Monday, September 21, 2015


Day 89 Newbiggin by the sea to Sea houses

 

 Date: Thursday 11th August 2011   Distance: 38.13 Miles

 

Our bathroom was a negotiation through doors that could bang and along corridors and I regretted late drinks! It was quite cheap-£50 for both of us. It could be really nice and then they could charge more. If they charged more they could make it so much better. Catch 22! Most of their trade is from the power station apparently in the process of adapting for Biofuel. Several of them were having breakfast at the same time as us. One had asked for porridge which threw them completely and his mates had all eaten their breakfasts before the lady even got back from the shops to purchase some, in order to cook it. When our food eventually came it was quite nice however and rush over, we discovered our hosts wanted to be eco friendly with solar panels and log burners. They said their water bills were horrendous and they now have rainwater catchment tanks for toilet flushing.

 

We left around 9 am, again in the rain, passing by the Alcan Power station and Aluminium works and detecting a whiff of Sulphur. The route to Lynemouth was not too pretty. On the road to Cresswell we passed a disguised pill-box for the military, looking like a falling down house by the side of the road. We were tempted to shelter inside as rain was driving down.

 

 Along the route we saw many individual piebald horses tied to stakes for grazing. The tethering was too short we think! Part of the local tradition they are or were used to pull carts on land or the fringes of the sea, collecting sea- coal ( or coal dust) for burning and their owners are licensed by British Coal.

 

The national Trust owns the land in Druridge Bay. There is a long stretch of dunes, beach and wetland habitat and the cycle path goes through this country park. It is quite rough for cycling being surfaced with debris from an open cast mine that has become now a large lake. We were lucky enough to see a stoat. It crossed our path, then, at its hole it stood up and turned its head to look at us for some milli-seconds before diving down out of sight. It was obviously curious. There is a visitor centre towards the end of the park. It has a cafe and an interactive but simple display on the area. It also sells a few books and nicknacks. We stayed here while it rained.

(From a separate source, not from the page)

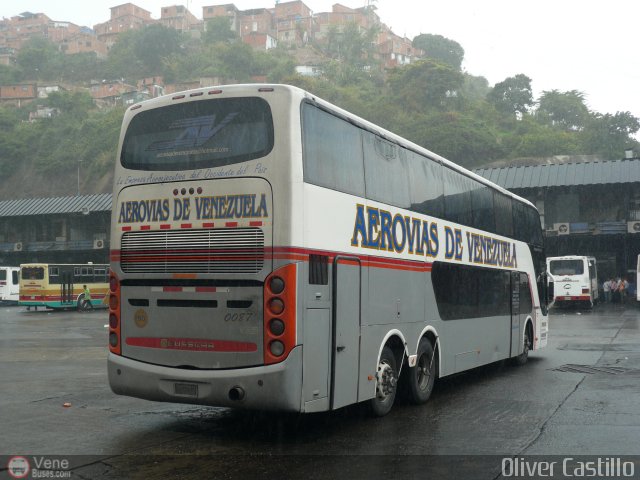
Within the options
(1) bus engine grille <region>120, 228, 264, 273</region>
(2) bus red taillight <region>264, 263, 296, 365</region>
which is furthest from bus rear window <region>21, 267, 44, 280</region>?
(2) bus red taillight <region>264, 263, 296, 365</region>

We headed off again into more rain almost bypassing Amble, a little residential and resort town. We passed by boat yards beside the River Coquet. A mile off shore is small Coquet Island, an RSPB reserve and boats are not allowed to land.

 

Next we were on the road to Warkworth- sitting in a loop of the river with an imposing castle at the top of the street we thought it a charming place and wished it was time for lunch so we could linger. The castle had been present at least from 1139 and is tended by English Heritage. We sheltered under a little arch with some locals caught out in another shower. Tea shops, large pubs, shops and   a post office line the village with a lot of history to discover- old bridge, Hermitage (English Heritage, like the castle) all in a picturesque river setting.

 


It was a bumpy cycleway cum footpath beside the road to Alnmouth and it was nice to be free of car’s splashing. There was a little wooden bridge we had to lift bike onto just before Alnmouth as we road through fields. Then we had to take the road again into the town. Quiet and residential with a few pubs to choose from, we opted for the Sun Inn because we were fed up with the rain! I had to change all my clothes in the Ladies. We enjoyed our sandwiches and chips- mine were stuffed with crayfish.

 


We were soaked again by Craster, reached by cycleway. Bob ordered some smoked kippers to be sent home from the Smokery there. They arrived just after we got back and still to be enjoyed!( now deliciously devoured!) We found The Shoreline Cafe to drip in, and, over drinks and a slice of sponge we tried to contact some possibilities for B and B. No phone reception yet again! We must have looked a sorry sight and the cafe ladies said we should use their land line. Lucky first time and we had a bed for the night.

 

In a more relaxed state we rode the next 9 miles which would have been prettier on a less grey day. We went via North Sunderland to arrive at the right part of Seahouses without touching the town itself. The B and B was a modern house in a little cul de sac with only a sink- no shower included with our room. Another couple said we could use their jaccuzzi bath which we did. The bike went in their garage with the doors left open till sundown because of the swallows nesting in the rafters there.

 

The nearest pub was modern, soulless and empty. The meal was done almost grudgingly and was expensive but it tasted OK. The beer was awful. Bob told them they needed to watch how they kept it and they insisted on giving him his money back, to their credit, which was put in the Lifeboat box. We sat in the guest sitting room watching TV which was better than our room which, though very nice, was small.